Watch me join “The Twittering Machine,” but first look at the painting and read MoMA’s short commentary in the link above. We could spend time talking about the “natural”/”industrial” fusion; the ambiguity of the lines upon which the birds are perched, or are shackled to, or are defined by. The hand crank, the pit that seems to be the same color as the top of the painting, the “monstrosity” of the “birds” are more what I’m interested in: why the deformity, why the suggestion of a greater horror inside a music box? The appearance of the whole makes one wonder if what keeps us in the cave are sounds more than images, but again, watch me join the machine: images do not necessarily liberate.

Onto the poem. The fragments that mark spoken word are not quite twitterings, but what if we recognized them as everyday and incessant? Clock, Toaster, Auto: the location switches but our subject’s movement is at best defined by restraint. “Toaster” sticks out: it is a machine made for the human. “Clock” and “Auto[matic]” are machines we are within.

“Glassy” and “glass” may hint at the abstractions used to create the machine: first, the form of the thing, not the thing itself. Take those moments, they are emptying; react to the reflections of other autos. Those “fragile soundings faraway at the nape of memory” are otherworldly, even though they are the empty tickings of the clock. The clock is time’s machine, not ours necessarily; it becomes the machine of morning once the dreamworld is abandoned for the dream (“to wash, to work, to win”). We fight the clock as we are beholden to it; it is “always on.”

“In” ends the second stanza, and it isn’t hard to see the mechanistic process that we are come into full swing (“buttered, jammed, swallowed”). What is interesting is the “smack of sweet and crunchy bliss:” a toaster isn’t a deformed or deforming machine necessarily.

But our “human” spoken about sticks himself into the car and limits his own motion and seeing for pure speed.

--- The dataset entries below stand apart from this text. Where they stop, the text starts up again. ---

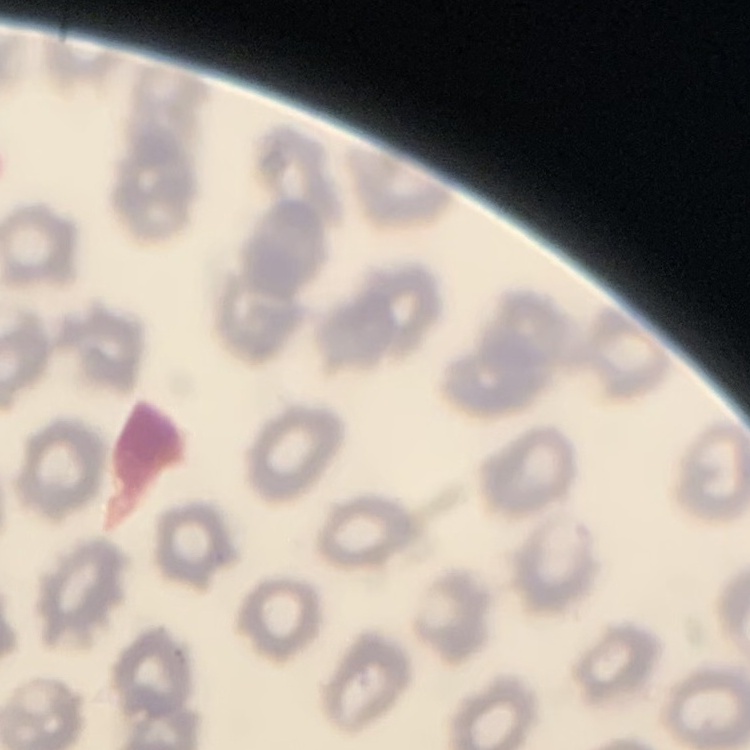 The erythrocytes show no rouleaux formation. One tile cut from a larger photomicrograph. Stained with either Field's or Giemsa. Thin blood film.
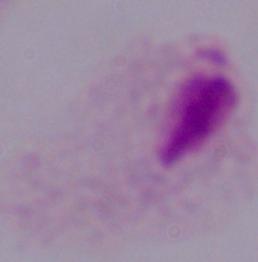

{
  "modality": "micrograph",
  "identification": "trichomonad",
  "magnification": "1000x"
}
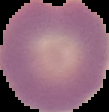
Summary:
  - Image size: 109×112 pixels
  - Image type: cell region segmented out of the field of view; surrounding area masked to black
  - Result: no Plasmodium parasites detected
  - Preparation: thin blood smear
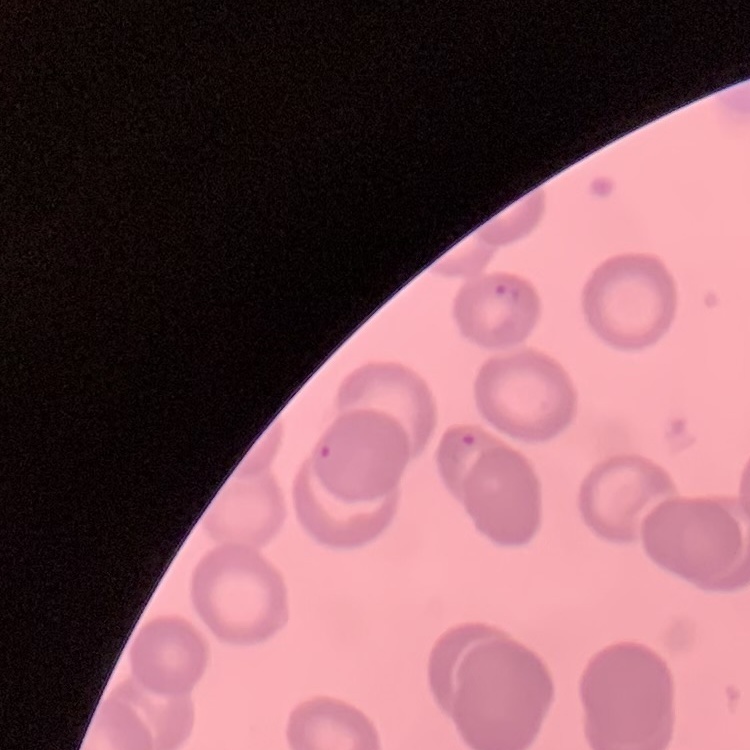

Summary:
  - Erythrocyte morphology: no rouleaux formation
  - Image type: one tile cut from a larger photomicrograph
  - Stain: Field's or Giemsa
  - Preparation: thin peripheral smear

The car is filled with narcotics of one sort or another: smoke replaces air, the noise replaces even the twittering. We are in the pit. Our subject may or may not be going to work: if he can only imagine material happiness, then the cliche of driving off into the sunset with his automobile will suffice. He may be going to work, though: we could say “work” is the “sunset” – the finality – since “work” has been reduced to being machinery. Either way, it doesn’t matter: this whole poem has been at the nape of memory; twitterings are no replacement for the awareness, joining and articulation of thought. There is a machine at work there too, but one that strives for consciousness rather than bliss or a substitute for bliss. At best, twitterings are a memento mori (cf. Dickinson, “The Earth has many keys…”), and that is all that has really been said so far.